According to lead author Erick Lundgren, a Ph.D. student at The University of Technology Sydney (UTS), Australia, the possibility that introduced herbivores might help to restore lost ecological function had been 'suggested but not rigorously evaluated'.
So, the researchers compared a number of key ecological traits of herbivore species from before the Late Pleistocene extinctions to the present day, such as body size, diet and habitat.
Lundgren explained: "This allowed us to compare species that are not necessarily closely related to each other but are similar in terms of how they affect ecosystems.
"By doing this, we could quantify the extent to which introduced species make the world more similar or dissimilar to the pre-extinction past. Amazingly they make the world more similar."
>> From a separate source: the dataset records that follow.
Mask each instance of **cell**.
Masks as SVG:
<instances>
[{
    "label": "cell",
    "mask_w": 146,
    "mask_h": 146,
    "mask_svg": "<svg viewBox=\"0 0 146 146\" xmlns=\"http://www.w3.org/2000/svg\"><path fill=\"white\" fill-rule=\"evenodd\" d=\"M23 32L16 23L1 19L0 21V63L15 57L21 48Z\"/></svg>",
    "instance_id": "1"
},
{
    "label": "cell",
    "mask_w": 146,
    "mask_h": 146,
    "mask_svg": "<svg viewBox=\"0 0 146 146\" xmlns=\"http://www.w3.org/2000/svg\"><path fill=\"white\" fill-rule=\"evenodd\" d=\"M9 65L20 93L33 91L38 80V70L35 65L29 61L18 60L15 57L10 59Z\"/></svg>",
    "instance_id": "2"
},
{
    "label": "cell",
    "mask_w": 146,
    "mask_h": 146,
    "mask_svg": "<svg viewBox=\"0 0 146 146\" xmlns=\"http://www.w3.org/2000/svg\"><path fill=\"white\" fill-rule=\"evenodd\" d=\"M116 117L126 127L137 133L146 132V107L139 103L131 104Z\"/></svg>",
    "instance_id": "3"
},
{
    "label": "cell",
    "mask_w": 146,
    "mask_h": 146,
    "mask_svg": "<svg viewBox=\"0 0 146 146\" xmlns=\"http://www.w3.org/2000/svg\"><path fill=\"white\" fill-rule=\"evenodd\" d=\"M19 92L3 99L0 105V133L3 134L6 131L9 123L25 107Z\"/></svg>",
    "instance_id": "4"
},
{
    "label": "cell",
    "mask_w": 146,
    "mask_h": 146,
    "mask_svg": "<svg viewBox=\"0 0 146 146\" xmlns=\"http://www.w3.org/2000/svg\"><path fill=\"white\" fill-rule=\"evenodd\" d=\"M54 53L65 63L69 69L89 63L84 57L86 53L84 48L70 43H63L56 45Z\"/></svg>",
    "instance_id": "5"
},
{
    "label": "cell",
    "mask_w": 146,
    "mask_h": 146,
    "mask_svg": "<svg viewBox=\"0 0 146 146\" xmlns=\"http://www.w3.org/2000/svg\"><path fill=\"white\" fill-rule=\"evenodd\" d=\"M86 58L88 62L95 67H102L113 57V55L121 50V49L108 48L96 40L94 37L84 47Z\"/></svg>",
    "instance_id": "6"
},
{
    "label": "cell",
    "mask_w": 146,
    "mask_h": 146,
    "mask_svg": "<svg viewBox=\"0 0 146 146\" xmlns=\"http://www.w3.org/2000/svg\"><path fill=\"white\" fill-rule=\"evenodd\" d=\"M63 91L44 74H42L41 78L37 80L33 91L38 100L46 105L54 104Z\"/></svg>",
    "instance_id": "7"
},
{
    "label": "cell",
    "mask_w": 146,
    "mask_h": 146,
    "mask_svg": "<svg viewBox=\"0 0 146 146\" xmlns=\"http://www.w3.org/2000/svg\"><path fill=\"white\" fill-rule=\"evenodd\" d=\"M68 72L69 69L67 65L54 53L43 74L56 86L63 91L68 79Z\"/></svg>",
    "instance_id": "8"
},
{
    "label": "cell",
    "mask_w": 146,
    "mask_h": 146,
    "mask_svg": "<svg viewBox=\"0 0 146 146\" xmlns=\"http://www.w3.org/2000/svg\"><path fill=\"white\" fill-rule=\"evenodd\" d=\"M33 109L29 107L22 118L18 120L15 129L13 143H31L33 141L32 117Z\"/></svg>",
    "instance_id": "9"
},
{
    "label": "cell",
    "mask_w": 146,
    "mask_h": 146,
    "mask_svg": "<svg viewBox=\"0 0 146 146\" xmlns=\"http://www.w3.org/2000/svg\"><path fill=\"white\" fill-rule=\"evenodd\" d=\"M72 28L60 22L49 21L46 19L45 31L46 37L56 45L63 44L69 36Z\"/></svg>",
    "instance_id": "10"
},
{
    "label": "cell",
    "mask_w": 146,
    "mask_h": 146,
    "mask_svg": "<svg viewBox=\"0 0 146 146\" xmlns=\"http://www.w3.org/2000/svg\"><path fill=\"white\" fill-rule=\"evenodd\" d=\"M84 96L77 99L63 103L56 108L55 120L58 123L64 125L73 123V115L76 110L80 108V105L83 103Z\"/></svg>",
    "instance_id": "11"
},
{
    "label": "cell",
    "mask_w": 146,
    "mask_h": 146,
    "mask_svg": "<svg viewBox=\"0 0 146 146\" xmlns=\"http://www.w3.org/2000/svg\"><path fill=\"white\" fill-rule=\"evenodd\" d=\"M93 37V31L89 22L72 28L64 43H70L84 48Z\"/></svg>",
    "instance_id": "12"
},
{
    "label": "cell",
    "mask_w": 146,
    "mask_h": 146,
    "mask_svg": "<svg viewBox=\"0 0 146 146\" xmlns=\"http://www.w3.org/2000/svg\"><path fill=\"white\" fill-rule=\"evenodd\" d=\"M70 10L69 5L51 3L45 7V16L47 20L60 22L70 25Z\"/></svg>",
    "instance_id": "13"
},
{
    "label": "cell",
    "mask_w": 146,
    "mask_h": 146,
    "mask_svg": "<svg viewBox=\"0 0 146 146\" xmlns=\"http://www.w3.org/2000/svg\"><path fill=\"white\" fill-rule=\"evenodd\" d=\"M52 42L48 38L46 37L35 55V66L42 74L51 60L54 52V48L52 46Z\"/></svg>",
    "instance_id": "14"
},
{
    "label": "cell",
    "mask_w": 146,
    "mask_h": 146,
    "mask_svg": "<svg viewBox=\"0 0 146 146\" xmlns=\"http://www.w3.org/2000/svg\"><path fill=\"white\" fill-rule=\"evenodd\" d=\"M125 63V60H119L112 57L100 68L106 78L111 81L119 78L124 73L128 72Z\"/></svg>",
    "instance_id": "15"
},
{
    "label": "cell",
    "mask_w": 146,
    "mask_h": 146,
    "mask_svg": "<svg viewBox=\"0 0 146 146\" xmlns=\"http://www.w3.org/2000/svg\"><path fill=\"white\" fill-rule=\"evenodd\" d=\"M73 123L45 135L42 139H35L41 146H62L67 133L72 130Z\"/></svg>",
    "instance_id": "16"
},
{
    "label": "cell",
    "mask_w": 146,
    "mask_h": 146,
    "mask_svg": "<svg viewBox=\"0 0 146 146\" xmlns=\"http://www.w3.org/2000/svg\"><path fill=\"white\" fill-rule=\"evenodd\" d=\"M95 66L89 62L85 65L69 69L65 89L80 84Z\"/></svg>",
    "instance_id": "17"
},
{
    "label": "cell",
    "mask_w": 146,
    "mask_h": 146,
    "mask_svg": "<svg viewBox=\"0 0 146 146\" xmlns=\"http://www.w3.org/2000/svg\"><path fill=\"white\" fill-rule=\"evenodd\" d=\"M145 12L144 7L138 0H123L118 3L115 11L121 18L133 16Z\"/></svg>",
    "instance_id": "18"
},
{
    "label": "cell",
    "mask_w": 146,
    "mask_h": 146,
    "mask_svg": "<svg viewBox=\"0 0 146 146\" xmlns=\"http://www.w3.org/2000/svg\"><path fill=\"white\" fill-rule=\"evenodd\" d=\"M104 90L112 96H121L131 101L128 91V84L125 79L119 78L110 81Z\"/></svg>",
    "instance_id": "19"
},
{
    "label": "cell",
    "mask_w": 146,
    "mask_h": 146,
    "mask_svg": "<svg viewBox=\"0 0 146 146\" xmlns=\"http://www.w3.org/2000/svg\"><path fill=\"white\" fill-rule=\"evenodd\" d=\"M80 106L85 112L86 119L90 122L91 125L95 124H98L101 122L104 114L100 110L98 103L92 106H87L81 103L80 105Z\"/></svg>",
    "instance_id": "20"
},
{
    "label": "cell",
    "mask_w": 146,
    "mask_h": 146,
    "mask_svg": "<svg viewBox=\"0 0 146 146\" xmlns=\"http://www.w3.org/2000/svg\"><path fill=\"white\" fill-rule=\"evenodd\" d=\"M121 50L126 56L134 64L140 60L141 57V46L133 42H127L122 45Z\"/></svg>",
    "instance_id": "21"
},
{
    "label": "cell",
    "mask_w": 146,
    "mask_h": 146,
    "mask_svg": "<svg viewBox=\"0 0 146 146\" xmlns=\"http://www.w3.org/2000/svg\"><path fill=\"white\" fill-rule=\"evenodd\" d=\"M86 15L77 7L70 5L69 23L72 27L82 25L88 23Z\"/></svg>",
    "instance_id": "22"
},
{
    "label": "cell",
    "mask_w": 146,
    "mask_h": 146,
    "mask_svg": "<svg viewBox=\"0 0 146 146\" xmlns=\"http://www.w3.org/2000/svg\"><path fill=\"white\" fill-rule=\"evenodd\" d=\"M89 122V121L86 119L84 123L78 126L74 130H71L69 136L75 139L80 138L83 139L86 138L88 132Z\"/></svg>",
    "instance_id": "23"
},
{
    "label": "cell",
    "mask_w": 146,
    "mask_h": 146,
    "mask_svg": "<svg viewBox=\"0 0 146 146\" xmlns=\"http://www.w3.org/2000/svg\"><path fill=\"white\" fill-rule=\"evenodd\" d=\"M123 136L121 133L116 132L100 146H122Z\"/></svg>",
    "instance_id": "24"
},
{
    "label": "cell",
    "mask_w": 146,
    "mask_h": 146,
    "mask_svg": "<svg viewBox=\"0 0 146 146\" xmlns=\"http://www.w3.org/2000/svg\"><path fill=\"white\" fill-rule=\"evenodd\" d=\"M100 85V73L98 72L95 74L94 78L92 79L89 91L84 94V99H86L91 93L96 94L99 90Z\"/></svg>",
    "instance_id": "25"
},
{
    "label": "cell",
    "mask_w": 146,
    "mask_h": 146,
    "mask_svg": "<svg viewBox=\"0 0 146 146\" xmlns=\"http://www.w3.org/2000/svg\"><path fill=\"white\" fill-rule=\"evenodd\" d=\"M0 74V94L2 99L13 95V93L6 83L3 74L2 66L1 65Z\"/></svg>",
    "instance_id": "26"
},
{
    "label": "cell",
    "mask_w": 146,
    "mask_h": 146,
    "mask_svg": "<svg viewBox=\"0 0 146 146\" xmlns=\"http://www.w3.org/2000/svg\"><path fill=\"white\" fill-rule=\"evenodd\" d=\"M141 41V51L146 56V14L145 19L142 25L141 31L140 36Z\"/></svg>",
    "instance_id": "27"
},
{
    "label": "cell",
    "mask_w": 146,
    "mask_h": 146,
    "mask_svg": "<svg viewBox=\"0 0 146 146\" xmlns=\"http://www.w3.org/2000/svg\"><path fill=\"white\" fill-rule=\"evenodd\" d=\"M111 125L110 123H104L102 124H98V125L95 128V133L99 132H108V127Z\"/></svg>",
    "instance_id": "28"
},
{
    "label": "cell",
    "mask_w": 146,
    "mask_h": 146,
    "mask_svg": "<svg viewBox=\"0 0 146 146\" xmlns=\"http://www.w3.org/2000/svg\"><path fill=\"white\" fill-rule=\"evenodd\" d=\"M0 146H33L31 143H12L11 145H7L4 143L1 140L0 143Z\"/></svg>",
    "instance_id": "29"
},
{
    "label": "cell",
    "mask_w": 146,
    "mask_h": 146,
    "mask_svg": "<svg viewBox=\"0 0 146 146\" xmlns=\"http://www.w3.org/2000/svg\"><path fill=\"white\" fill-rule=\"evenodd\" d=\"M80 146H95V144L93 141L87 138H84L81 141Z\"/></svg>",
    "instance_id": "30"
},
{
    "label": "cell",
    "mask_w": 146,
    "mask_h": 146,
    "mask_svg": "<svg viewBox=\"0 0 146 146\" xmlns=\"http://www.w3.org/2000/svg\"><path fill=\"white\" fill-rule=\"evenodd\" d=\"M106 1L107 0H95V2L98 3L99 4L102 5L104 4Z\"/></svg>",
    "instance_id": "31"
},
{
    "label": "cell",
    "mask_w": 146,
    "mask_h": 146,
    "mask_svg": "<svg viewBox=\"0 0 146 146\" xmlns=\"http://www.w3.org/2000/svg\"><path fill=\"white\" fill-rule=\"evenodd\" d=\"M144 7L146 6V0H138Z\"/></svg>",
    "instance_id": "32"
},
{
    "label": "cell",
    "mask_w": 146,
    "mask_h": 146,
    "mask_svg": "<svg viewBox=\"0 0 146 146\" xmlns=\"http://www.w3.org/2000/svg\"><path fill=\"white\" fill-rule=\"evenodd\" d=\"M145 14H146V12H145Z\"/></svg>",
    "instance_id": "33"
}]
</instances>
He said this was mainly due to the fact that 64 percent of introduced herbivores, such as the hippos from Escobar's ranch, are more similar to extinct species than to local native species.
Dr Rowan said: "Many people are concerned about feral horses and donkeys in the American south west, because they aren't known from the continent in historic times.
"But this view overlooks the fact that horses had been present in North America for over 50 million years - all major milestones of their evolution, including their origin, takes place here.
"They only disappeared a few thousand years ago because of humans, meaning the North American ecosystems they have since been reintroduced to had coevolved with horses for millions of years."
Study senior author Dr Arian Wallach, also of UTS, added: "We usually think of nature as defined by the short period of time for which we have recorded history, but this is already long after strong and pervasive human influences.
"Broadening our perspective to include the more evolutionarily relevant past lets us ask more nuanced questions about introduced species and how they affect the world."
So, in short - selling drugs is bad, potentially saving hippos from extinction is good.